**Fragment tekstu**

Na stropach masywnych nad wszystkimi pomieszczeniami mieszkania oraz przy ciśnieniu pary <16hPa nie należy stosować żadnych folii paroizolacyjnych, bowiem już strop (3,5cm betonu o oporze dyfuzyjnym r=1330 [m2×h×Pa/g]) jest wystarczającą paroizolacją dla kuchni, łazienek, WC, gdzie ciśinenie pary wodnej wynosi 13-16 hPa. 
Oczywiście jeżeli użyjecie folii paroizolacyjnej na strop betonowy to nie będzie to błędem. Decyzję pozostawiam inwestorom.

----------


## pablomoc

paroizolacja majątku nie kosztuje, nie ma co oszczędzać

----------


## Tomek W

> witam, podłączam się pod temat. Mam stryszek nie użytkowy nad poddaszem ocieplony 15 cm wełny i sufit na poddaszu ocieplony 15 cm wełny ( cały stryszek 15cm wełny - skosy i podłoga) Skosy na poddaszu mam ocieplone 25 cm wełny. Czy te 15 cm wełny na stropie w przypadku gdy dach na stryszku mam ocieplony 15 cm wełny to wystarczające ? Na jętki pomiędzy którymi mam 15 cm wełny nabite są płyty osb. a od dołu na poddaszu g-k


Najkorzystniej jest zaizolować strop jednakową grubością jak w przypadku skosów. Wówczas straty ciepła są jednakowe. Natomiast w przypadku gdy strop masz zaizolowany mniejsza grubością izolacji straty przez niego się zwiększa. Oczywiście masz poprowadzone ocieplenie do samej kalenicy dachu co podwyższa zimą temperaturę na stryszku, aczkolwiek nadal strych pozostaje zimnym pomieszczeniem w kierunku, którego ciepło ucieka. Nie mniej jednak średni współczynnik przenikania ciepła wyjdzie na dobrym poziomie. Jeżeli masz możliwość to dobrze byłoby docieplić strop, jeżeli natomiast takiej możliwości nie ma bądź nie chcesz pomniejszać pomieszczenia strychu, możesz pozostawić to w takim stanie jak jest obecnie.

**Polecenie A**
Jakie ciśnienie pary wodnej w kuchniach, łazienkach i WC podaje tekst o paroizolacji stropów?
**Polecenie B**
Kontynuuj tekst o paroizolacji stropów od miejsca, w którym się kończy.

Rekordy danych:
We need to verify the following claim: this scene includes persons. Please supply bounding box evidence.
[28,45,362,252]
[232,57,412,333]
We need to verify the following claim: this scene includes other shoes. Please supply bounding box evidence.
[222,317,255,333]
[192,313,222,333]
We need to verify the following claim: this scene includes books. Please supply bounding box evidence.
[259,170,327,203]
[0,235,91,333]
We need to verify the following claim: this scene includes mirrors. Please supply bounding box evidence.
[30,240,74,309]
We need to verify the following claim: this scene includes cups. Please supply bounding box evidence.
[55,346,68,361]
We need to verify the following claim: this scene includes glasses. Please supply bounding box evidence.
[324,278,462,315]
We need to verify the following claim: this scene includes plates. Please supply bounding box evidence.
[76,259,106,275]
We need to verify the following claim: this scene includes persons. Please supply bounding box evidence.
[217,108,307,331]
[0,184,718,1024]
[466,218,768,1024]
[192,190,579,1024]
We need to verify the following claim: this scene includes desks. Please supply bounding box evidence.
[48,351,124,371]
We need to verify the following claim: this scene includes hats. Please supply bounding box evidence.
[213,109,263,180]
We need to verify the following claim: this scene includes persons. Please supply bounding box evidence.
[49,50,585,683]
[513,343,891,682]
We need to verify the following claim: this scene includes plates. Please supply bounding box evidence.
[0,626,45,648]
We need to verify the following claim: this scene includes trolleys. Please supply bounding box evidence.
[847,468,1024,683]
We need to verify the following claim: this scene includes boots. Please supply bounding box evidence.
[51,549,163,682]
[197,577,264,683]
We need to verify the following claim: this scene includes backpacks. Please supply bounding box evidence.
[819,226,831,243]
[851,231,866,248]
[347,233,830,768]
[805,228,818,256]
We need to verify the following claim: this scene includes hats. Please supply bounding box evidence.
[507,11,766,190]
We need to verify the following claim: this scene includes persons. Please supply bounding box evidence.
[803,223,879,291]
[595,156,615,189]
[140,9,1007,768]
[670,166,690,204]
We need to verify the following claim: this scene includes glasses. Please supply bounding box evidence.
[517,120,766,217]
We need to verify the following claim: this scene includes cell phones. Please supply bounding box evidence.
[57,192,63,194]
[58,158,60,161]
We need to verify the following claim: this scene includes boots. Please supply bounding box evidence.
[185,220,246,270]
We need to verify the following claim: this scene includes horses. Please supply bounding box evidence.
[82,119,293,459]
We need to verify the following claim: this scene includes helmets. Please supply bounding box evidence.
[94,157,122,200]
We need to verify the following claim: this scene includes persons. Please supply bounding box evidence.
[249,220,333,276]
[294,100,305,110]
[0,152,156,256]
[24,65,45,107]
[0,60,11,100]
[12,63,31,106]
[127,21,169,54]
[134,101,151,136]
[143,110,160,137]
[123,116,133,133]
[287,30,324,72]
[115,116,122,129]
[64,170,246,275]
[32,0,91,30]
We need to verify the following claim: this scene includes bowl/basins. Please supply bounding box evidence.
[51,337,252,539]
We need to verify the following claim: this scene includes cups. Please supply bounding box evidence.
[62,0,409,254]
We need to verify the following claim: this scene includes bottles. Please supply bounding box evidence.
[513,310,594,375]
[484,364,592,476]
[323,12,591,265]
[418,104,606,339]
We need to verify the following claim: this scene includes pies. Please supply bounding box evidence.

**Oczekiwana odpowiedź A**
Wynosi ono 13–16 hPa.

**Oczekiwana odpowiedź B**
----------


## מרכבה

Ale dwie drogi .
dla tynku na betonie dobrze jest go ładą farbą pokryć.
Żadnych foli,
folię daje się w szkielecie, czy poddaszu .

----------


## jareckig

Widzę, że wątek trochę martwy więc odnowię temat. Chcę ocieplić strop między 1.piętrem domku a strychem. W tej chwili jest tam (patrząc od 1. piętra) farba-gładź-tynk-kartongips-pusta przestrzeń-płyty osb. Co mam wsadzić w przestrzeń między osb a kartongips i w jakiej kolejności? Rozważam wełnę mineralną 20cm ale też wiem, że daje się jakieś folie. Pytanie jakie i czy pod wełnę czy na wełnę. 

Uprzedzając pytania o ocieplenie dachu - wełna mineralna 20+5cm.

----------


## mxxxx

http://www.foliarex.com.pl/doradztwo/dach_skosny/

----------


## Feniks2012

Czy ocieplając strop na poddaszu nieużytkowym warstwą styropianu (np. 15-20cm) i wylewając na to 4-5cm betonu można obłożyć podwalinę (10cm) na której są słupy od więźby tym właśnie styropianem i zalać betonem? Co się stanie z podwaliną, do której nie będzie dostępu powietrza? Jak to wykonać prawidłowo?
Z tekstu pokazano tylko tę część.